Stored items:
───

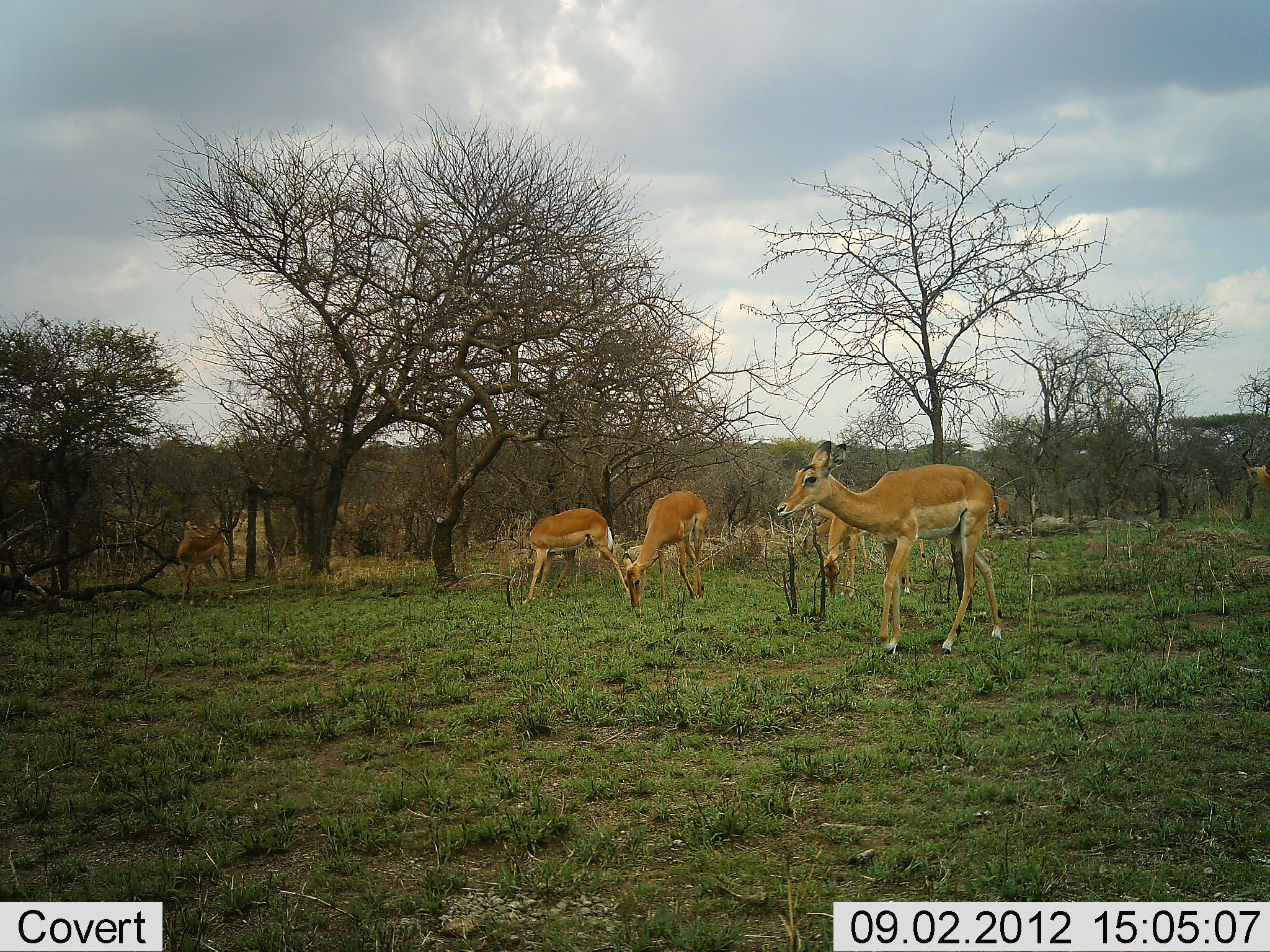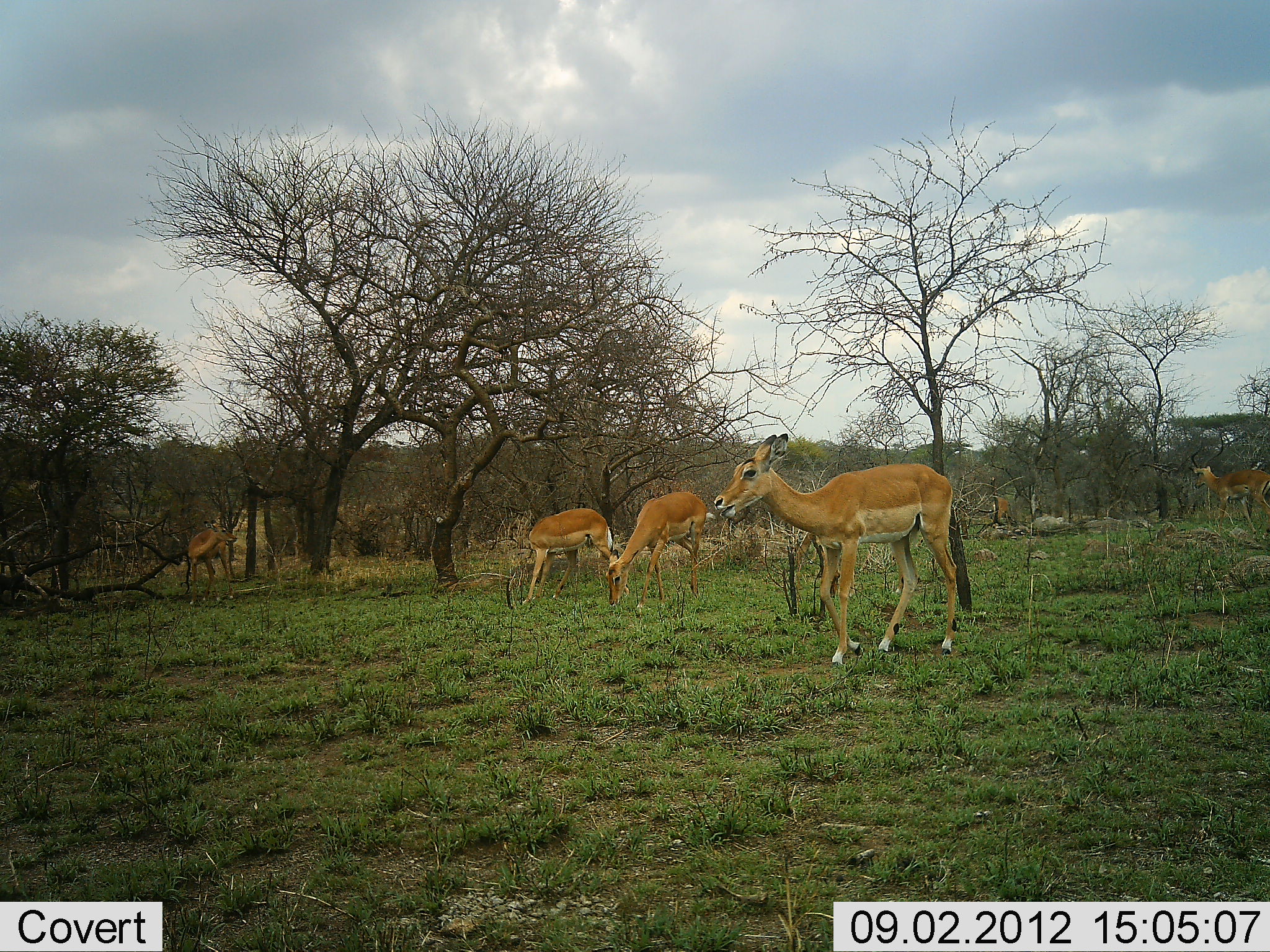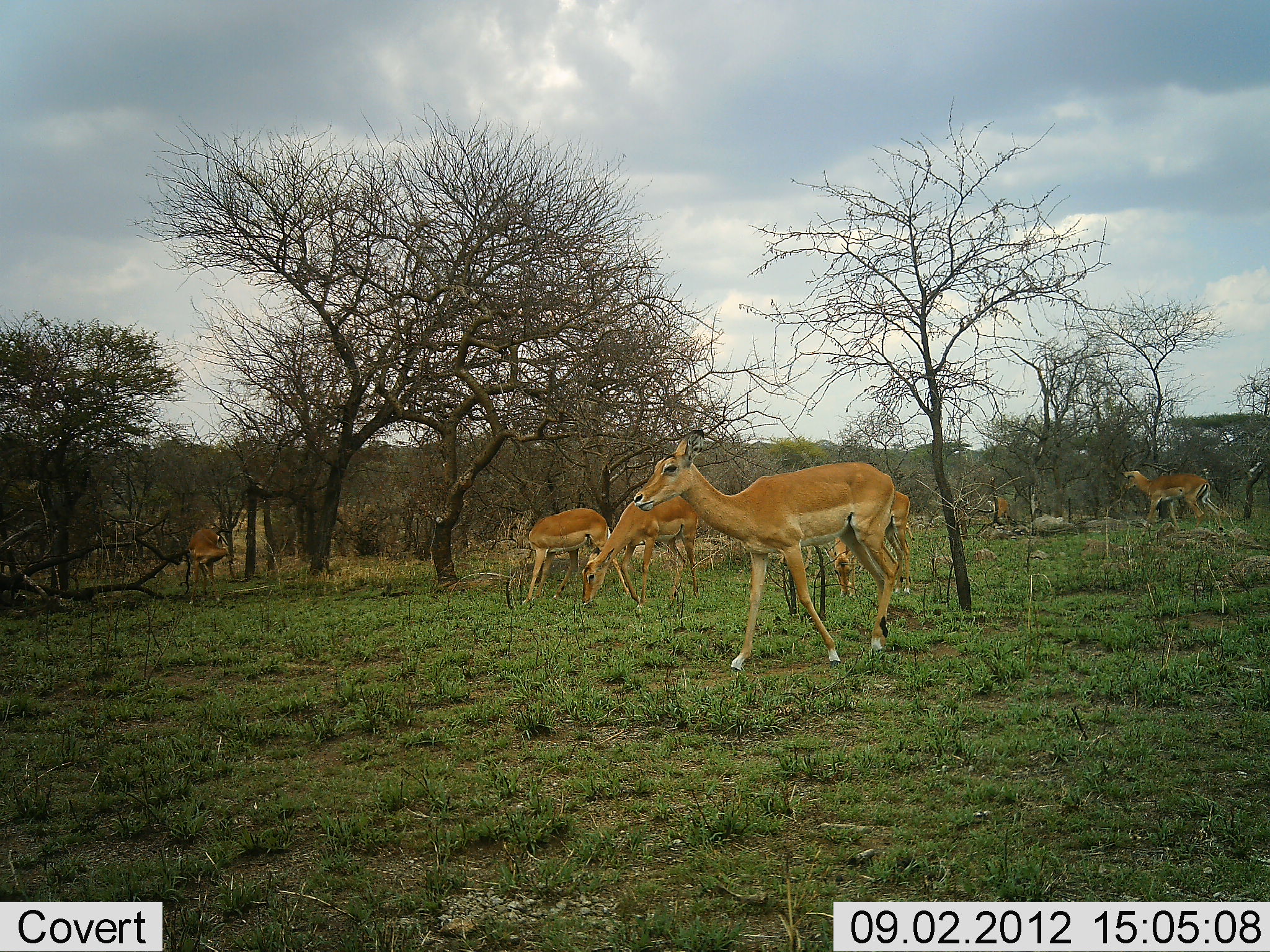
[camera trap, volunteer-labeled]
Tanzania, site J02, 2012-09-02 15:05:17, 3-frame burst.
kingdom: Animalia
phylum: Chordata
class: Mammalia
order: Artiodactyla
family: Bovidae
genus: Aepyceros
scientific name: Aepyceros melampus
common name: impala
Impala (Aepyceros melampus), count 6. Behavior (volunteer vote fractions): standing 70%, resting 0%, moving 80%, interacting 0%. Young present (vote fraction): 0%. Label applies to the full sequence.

───

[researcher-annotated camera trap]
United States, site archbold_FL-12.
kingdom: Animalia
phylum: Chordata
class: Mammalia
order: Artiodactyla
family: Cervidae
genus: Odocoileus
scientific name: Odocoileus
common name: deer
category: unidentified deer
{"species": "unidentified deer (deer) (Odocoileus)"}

───

WORK TASK: Out of the records, collect only those lines that contain the string "site".

RESULT:
Tanzania, site J02, 2012-09-02 15:05:17, 3-frame burst.
United States, site archbold_FL-12.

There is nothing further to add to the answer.